Je comprends très bien que Woody Allen en ait gros sur la patate après Mia Farrow, il s'excuse d'ailleurs en fin de bouquin d'avoir consacré tant de pages à cette affaire, mais moi j'aurais préféré en lire un peu plus sur "Harry dans tous ses états" (injustement expédié en deux lignes), "Ombres et brouillards" ou ses rapports rigolos avec Emma Stone par exemple. Attention, cette autobiographie ne se résume évidemment pas à un plaidoyer pro domo dans une affaire sordide de vengeance féminine, mais incontestablement celui-ci prend beaucoup, beaucoup trop de place. Bien entendu, ce passage reste sociologiquement intéressant sur ce qu'il dit des failles de la justice américaine, des manquements éthiques de certains médias, de l'hystérie de notre époque actuelle (qui ne semble plus envisager qu'un homme fasse réellement l'objet de fausses accusations, quelle que soit la maigreur du dossier). Il parle aussi de la lâcheté des acteurs (pas tous), qui n'est pas sans rappeler le maccarthysme.
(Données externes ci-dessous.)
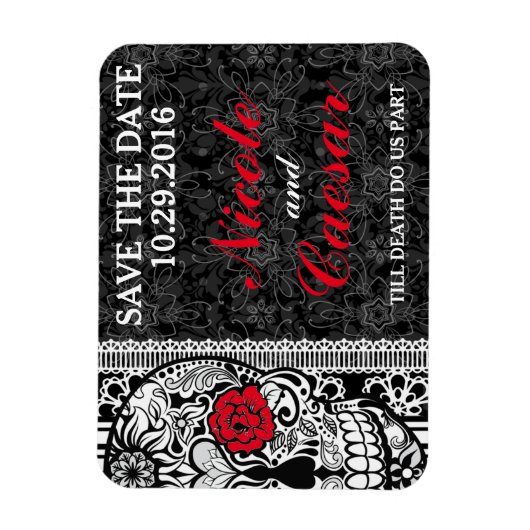 Extravaganter Spitzenzuckerschädel Speichern Sie d Magnet (Vertikal)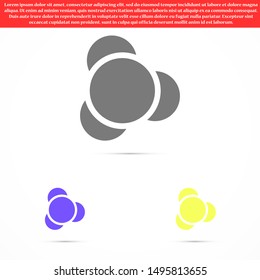 Molecules vector icon. Molecules for the chemistry of  icon. Molecules for Dr icon. Molecules for work and sweets design  icon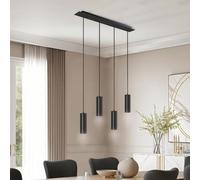 Luminaire - TECTAKE - Plafonnier LUMEA 4 lampes GU10 40 W, câbles réglables en longueur style industriel, 9 x 75 x 146 cm - Noir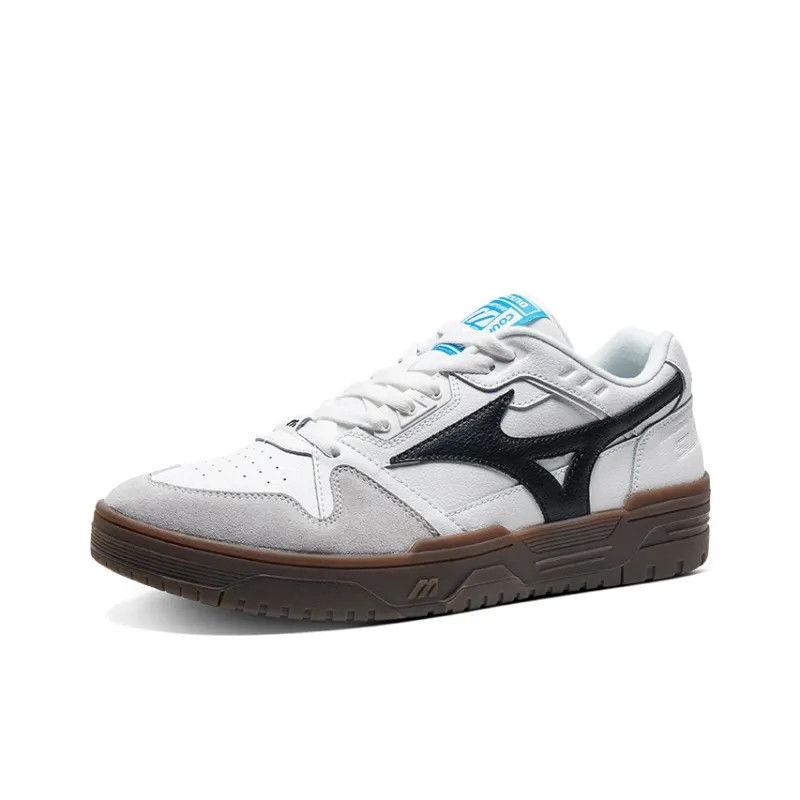 Mizuno Anti Slip Wear Resistant Low Top Casual Shoes Unisex Beige White Black Brown-1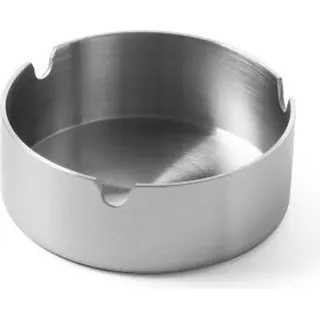 HENDI Aschenbecher mit Zigarettenhalter, ø100x(H)30mm, stapelbar Edelstahl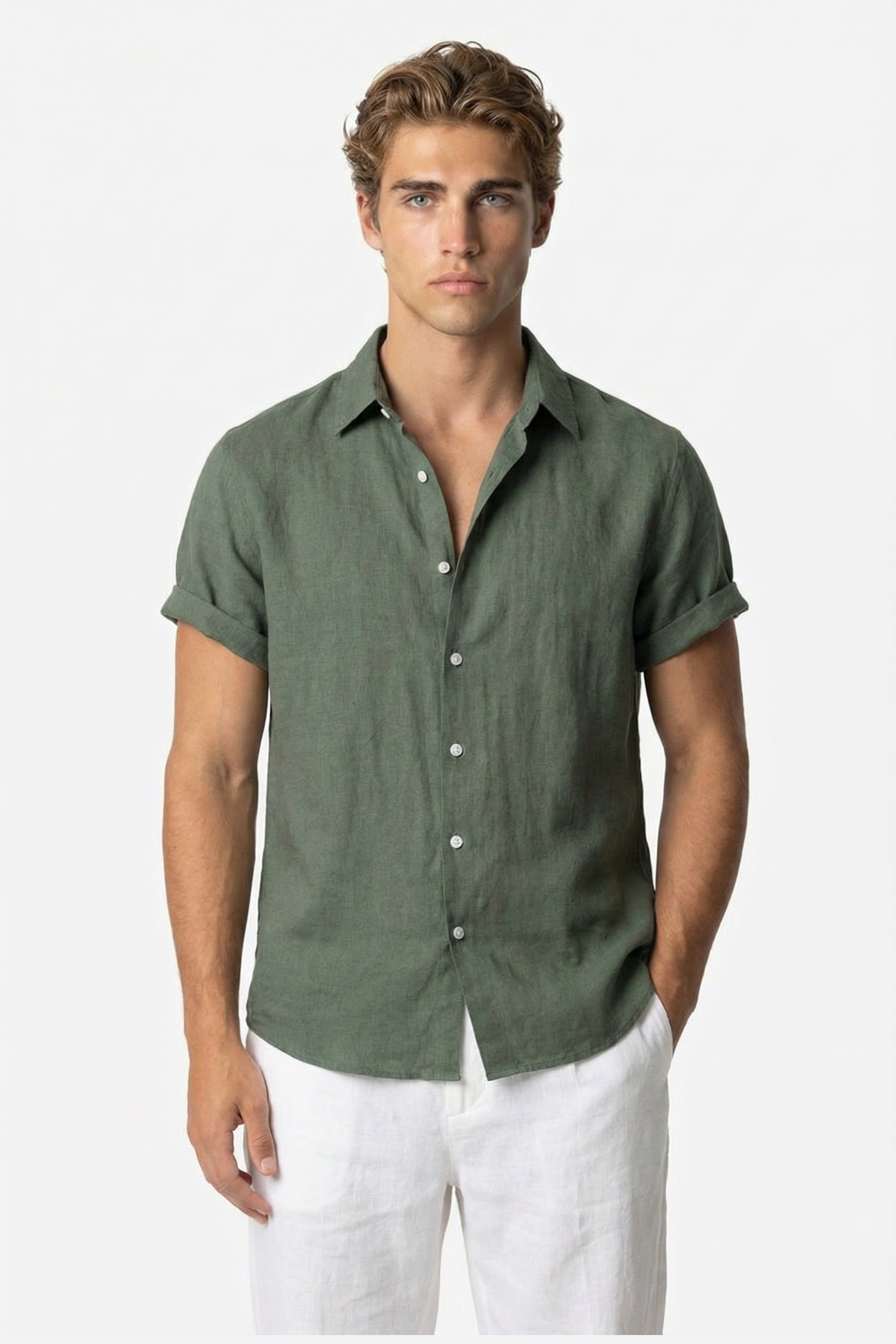 Coastal Linen Shirt Green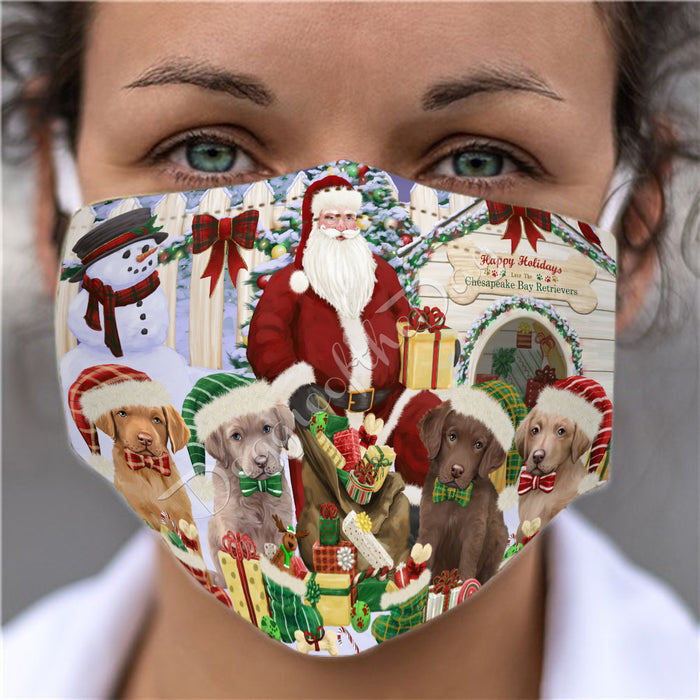 Happy Holidays Christmas Chesapeake Bay Retriever Dogs House Gathering Face Mask FM48236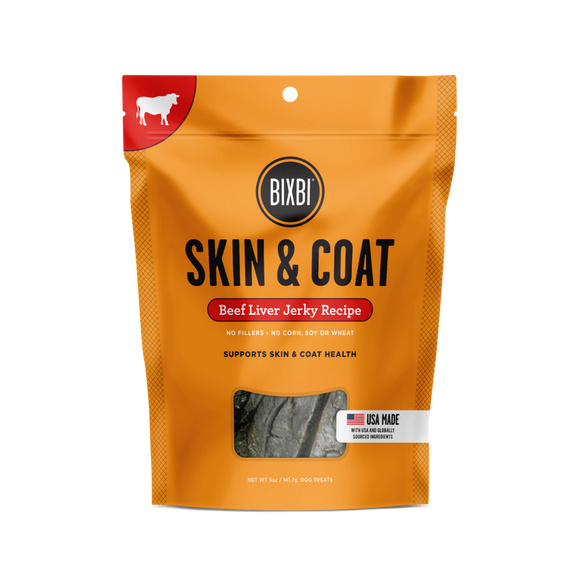 BIXBI® Skin & Coat Jerky Treats for Dogs – Beef Liver Recipe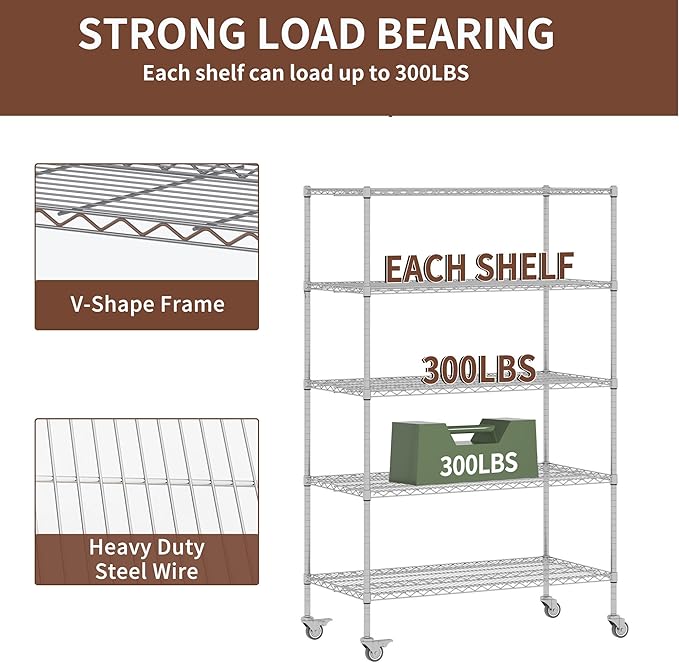 5-Tier Metal Storage Shelving Unit, Adjustable Storage Rack Display Shelves, Industrial Steel Wire Shelf on Wheels, Commercial and Home Use, 48”W x 24”D x 72”H, 1500 LBS Capacity-NeatNest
Sinon ça se lit très bien, grâce à une absence de construction totale qui piège d'ailleurs un peu le lecteur : pas de chapitres donc on n'arrive jamais à s'arrêter et on bouffe les 500 pages en une journée.
Apprendra-t-on beaucoup de choses qui n'apparaissent pas déjà dans ses films finalement ? Oui un peu tout de même, mais que les fans se rassurent, ils y trouveront surtout du Woody Allen pur jus : traits d'esprit imparables, névroses, prise à partie de Dieu qui reste muré dans le silence, angoisse face à l'extinction programmée du soleil dans 5 milliards d'année, manque de confiance en soi - soit ce type joue la carte de la fausse modestie, soit il lui manque véritablement une case s'il pense que Annie Hall, Manhattan, La Rose Pourpre du Caire, Crimes et Délits, Coup de feu sur Broadway, Harry dans tous ses états, Matchpoint ou l'Homme irrationnel ne font pas partie des très grandes oeuvres de l'histoire du cinéma.
J'aimerais bien le convaincre du contraire mais il répète plusieurs fois que l'avis des autres ne l'intéresse pas.
A part cela, j'ai quand même trouvé qu'il était vraiment bienveillant avec ses acteurs : tous ou presque sont exceptionnels et formidables. Je ne sais pas s'il est sincère ou si c'est un exercice de relations publiques, mais comme il les traite très bien dans ses films je pencherais quand même pour la première option (très belles lignes émouvantes écrites sur Marion Cotillard, totalement flippée et décontenancée sur le plateau de Minuit à Paris).